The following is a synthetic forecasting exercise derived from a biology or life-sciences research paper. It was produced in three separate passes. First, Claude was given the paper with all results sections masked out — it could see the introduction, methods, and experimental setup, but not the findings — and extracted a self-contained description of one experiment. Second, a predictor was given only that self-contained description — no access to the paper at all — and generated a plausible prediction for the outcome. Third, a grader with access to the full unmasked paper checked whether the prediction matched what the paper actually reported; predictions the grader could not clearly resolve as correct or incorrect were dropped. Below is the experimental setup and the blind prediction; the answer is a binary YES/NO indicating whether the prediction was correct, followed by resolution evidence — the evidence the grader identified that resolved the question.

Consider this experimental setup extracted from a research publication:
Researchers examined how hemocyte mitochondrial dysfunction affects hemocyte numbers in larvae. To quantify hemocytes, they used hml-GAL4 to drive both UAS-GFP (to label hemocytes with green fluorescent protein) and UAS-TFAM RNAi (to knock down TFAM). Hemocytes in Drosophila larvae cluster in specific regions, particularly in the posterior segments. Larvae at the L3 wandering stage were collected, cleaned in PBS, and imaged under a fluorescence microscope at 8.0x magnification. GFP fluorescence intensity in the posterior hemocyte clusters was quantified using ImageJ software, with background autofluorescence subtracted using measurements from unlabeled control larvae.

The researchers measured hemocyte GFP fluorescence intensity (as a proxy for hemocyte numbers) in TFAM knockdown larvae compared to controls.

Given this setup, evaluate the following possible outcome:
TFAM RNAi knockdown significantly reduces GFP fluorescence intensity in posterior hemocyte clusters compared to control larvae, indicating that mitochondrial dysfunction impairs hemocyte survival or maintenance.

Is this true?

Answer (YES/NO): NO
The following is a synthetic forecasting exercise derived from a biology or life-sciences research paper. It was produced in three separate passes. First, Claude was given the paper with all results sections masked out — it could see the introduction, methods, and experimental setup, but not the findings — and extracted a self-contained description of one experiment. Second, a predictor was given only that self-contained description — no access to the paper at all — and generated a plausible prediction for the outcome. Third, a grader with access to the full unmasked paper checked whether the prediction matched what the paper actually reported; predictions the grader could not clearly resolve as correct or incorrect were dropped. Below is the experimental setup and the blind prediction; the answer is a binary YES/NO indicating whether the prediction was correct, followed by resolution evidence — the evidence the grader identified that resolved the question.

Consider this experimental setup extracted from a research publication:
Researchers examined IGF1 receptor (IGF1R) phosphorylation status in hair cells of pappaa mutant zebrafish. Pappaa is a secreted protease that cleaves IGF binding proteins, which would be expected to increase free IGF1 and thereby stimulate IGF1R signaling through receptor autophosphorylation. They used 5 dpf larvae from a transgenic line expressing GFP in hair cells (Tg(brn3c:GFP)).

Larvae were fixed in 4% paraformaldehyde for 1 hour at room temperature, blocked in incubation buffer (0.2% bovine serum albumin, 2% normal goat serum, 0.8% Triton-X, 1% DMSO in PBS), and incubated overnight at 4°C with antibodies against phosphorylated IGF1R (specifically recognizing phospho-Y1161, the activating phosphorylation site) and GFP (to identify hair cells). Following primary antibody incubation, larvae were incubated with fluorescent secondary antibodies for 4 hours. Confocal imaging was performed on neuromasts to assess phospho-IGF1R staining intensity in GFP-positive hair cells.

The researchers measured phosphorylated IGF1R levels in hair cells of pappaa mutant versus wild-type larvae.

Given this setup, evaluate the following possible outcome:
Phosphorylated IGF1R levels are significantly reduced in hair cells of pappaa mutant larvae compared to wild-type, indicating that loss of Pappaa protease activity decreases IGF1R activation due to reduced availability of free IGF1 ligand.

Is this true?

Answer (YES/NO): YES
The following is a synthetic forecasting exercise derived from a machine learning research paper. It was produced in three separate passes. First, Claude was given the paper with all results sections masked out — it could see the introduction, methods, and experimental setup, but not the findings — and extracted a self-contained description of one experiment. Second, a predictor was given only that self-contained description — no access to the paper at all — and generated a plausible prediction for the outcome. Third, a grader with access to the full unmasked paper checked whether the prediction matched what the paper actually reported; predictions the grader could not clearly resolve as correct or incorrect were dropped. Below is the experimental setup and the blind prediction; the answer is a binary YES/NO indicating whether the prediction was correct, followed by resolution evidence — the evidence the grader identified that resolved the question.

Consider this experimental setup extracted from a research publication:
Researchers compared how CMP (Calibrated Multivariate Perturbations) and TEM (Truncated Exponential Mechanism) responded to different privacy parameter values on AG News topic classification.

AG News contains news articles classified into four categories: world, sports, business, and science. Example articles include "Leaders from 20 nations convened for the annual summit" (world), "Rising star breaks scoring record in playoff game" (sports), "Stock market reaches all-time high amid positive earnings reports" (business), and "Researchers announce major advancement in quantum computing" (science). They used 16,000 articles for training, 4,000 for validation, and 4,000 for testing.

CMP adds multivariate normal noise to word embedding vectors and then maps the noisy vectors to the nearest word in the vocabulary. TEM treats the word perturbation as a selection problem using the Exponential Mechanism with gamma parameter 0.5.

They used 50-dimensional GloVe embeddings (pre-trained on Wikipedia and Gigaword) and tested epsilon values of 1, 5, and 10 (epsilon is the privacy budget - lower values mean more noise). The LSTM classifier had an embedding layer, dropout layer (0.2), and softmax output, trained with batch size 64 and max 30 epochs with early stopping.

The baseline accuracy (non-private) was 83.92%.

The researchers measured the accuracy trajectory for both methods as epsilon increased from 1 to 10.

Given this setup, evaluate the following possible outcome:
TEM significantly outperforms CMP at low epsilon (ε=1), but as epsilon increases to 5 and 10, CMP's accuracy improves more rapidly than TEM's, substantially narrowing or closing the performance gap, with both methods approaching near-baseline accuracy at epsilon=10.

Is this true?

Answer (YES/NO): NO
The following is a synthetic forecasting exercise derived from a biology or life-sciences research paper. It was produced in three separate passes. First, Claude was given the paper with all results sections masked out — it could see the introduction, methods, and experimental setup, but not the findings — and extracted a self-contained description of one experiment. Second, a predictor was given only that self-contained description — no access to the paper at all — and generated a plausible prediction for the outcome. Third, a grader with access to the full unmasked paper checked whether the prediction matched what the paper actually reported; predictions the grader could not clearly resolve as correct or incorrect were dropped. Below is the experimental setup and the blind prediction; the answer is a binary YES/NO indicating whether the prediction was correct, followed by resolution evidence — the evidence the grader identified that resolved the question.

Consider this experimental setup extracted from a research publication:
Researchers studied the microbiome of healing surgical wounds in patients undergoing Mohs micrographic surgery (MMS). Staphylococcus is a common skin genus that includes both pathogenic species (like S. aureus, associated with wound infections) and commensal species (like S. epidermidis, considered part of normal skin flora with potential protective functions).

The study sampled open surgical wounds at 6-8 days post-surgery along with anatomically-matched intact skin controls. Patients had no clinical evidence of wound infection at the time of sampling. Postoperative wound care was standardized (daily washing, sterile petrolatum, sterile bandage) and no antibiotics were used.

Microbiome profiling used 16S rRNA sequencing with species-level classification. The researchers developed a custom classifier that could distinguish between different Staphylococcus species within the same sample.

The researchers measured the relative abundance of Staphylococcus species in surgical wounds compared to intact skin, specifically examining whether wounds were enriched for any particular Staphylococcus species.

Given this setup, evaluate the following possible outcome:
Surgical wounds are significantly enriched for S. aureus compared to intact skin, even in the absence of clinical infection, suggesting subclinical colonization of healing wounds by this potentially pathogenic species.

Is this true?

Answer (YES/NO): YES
━━━
Among the records above, repeat exactly the line with "Researchers examined how", the line with "TFAM RNAi knockdown", and every line in between, and only those.

Reply
Researchers examined how hemocyte mitochondrial dysfunction affects hemocyte numbers in larvae. To quantify hemocytes, they used hml-GAL4 to drive both UAS-GFP (to label hemocytes with green fluorescent protein) and UAS-TFAM RNAi (to knock down TFAM). Hemocytes in Drosophila larvae cluster in specific regions, particularly in the posterior segments. Larvae at the L3 wandering stage were collected, cleaned in PBS, and imaged under a fluorescence microscope at 8.0x magnification. GFP fluorescence intensity in the posterior hemocyte clusters was quantified using ImageJ software, with background autofluorescence subtracted using measurements from unlabeled control larvae.

The researchers measured hemocyte GFP fluorescence intensity (as a proxy for hemocyte numbers) in TFAM knockdown larvae compared to controls.

Given this setup, evaluate the following possible outcome:
TFAM RNAi knockdown significantly reduces GFP fluorescence intensity in posterior hemocyte clusters compared to control larvae, indicating that mitochondrial dysfunction impairs hemocyte survival or maintenance.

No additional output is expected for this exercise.